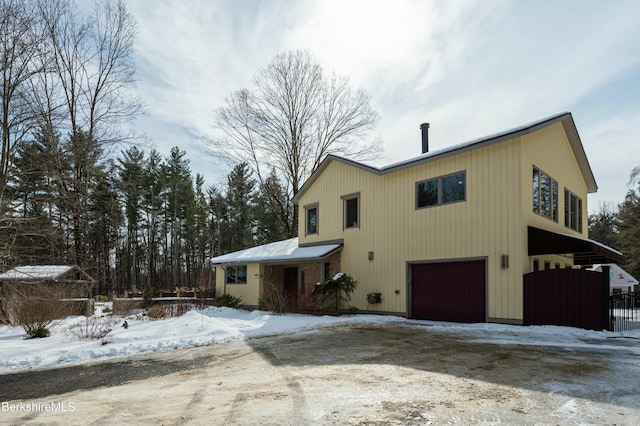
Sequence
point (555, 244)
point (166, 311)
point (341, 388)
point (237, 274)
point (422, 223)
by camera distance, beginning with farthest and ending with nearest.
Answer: point (237, 274) < point (166, 311) < point (422, 223) < point (555, 244) < point (341, 388)

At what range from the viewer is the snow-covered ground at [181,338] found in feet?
26.1

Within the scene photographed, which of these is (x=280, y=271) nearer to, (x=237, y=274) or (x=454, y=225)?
(x=237, y=274)

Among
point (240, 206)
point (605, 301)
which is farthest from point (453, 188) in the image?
point (240, 206)

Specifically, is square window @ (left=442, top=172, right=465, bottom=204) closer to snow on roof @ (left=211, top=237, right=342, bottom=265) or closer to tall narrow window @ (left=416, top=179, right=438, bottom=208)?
tall narrow window @ (left=416, top=179, right=438, bottom=208)

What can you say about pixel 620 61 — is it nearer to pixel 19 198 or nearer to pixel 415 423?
pixel 415 423

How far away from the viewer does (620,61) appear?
10867 mm

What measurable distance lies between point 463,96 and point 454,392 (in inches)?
465

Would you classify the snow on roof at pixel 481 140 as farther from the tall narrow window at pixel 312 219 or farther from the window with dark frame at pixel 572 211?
the tall narrow window at pixel 312 219

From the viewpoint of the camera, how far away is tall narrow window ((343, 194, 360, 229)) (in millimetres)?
17109

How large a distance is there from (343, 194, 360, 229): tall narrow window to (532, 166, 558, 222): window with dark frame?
663cm

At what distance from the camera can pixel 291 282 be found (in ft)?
65.7

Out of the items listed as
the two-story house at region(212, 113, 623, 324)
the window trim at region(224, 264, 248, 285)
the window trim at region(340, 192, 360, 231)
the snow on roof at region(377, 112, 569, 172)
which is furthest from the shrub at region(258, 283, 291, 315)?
the snow on roof at region(377, 112, 569, 172)

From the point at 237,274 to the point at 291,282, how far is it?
10.9 feet

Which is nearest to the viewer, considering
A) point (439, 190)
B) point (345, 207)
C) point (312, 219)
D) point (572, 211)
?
point (439, 190)
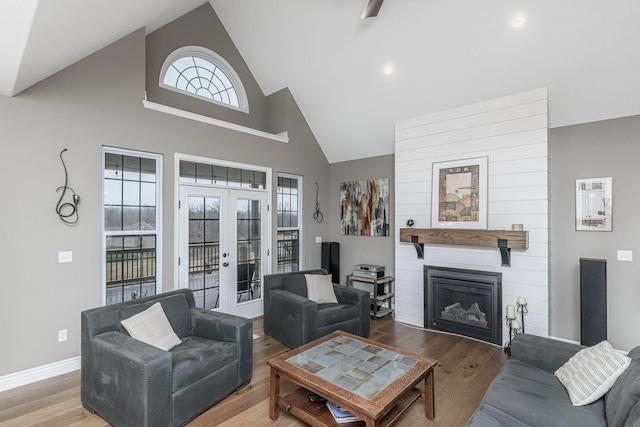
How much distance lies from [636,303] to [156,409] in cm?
464

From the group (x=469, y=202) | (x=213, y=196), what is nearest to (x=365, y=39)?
(x=469, y=202)

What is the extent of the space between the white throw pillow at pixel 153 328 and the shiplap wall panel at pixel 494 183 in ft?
10.4

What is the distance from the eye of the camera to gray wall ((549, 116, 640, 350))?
328 cm

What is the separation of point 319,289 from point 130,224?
238cm

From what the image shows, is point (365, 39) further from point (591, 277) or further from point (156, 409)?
point (156, 409)

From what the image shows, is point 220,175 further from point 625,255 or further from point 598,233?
point 625,255

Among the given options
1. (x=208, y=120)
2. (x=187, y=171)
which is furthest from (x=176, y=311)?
(x=208, y=120)

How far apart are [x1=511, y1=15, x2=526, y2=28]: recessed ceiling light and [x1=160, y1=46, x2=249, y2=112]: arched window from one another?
3745 millimetres

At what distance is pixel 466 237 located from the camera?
3.79 metres

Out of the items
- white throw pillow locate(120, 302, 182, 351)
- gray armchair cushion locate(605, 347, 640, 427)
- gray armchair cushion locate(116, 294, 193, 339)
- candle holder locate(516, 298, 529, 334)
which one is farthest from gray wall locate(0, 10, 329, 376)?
candle holder locate(516, 298, 529, 334)

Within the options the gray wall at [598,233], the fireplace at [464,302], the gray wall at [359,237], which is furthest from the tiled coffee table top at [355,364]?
the gray wall at [359,237]

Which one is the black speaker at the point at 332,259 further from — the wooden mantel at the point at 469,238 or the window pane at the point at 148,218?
the window pane at the point at 148,218

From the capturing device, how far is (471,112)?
A: 391cm

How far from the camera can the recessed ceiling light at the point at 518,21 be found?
117 inches
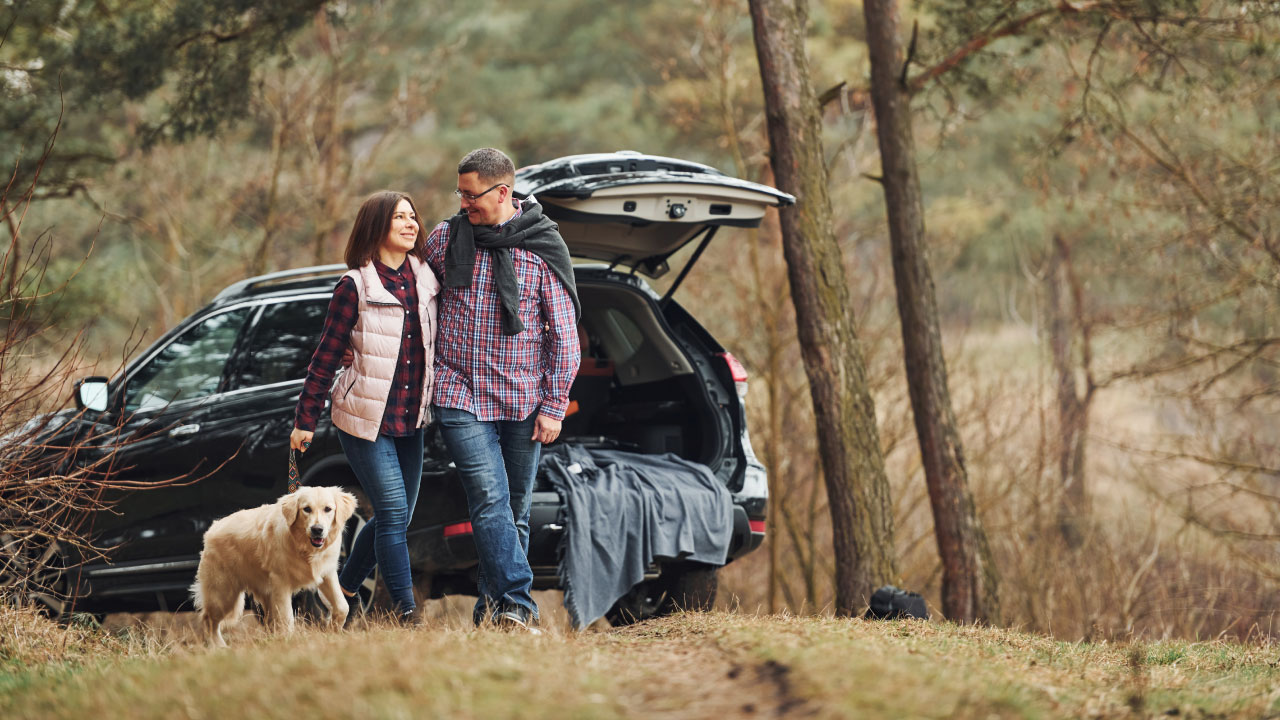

▶ Task to carry out
Please pull out each line of the data above that contains the word "viewer". Count a match only when the case agrees.

▶ Response to this exercise
At what range from the viewer is the snow-covered ground at [181,338] found in feet?
How far away from the viewer does (620,61) appear?
Which is nearest to the viewer, considering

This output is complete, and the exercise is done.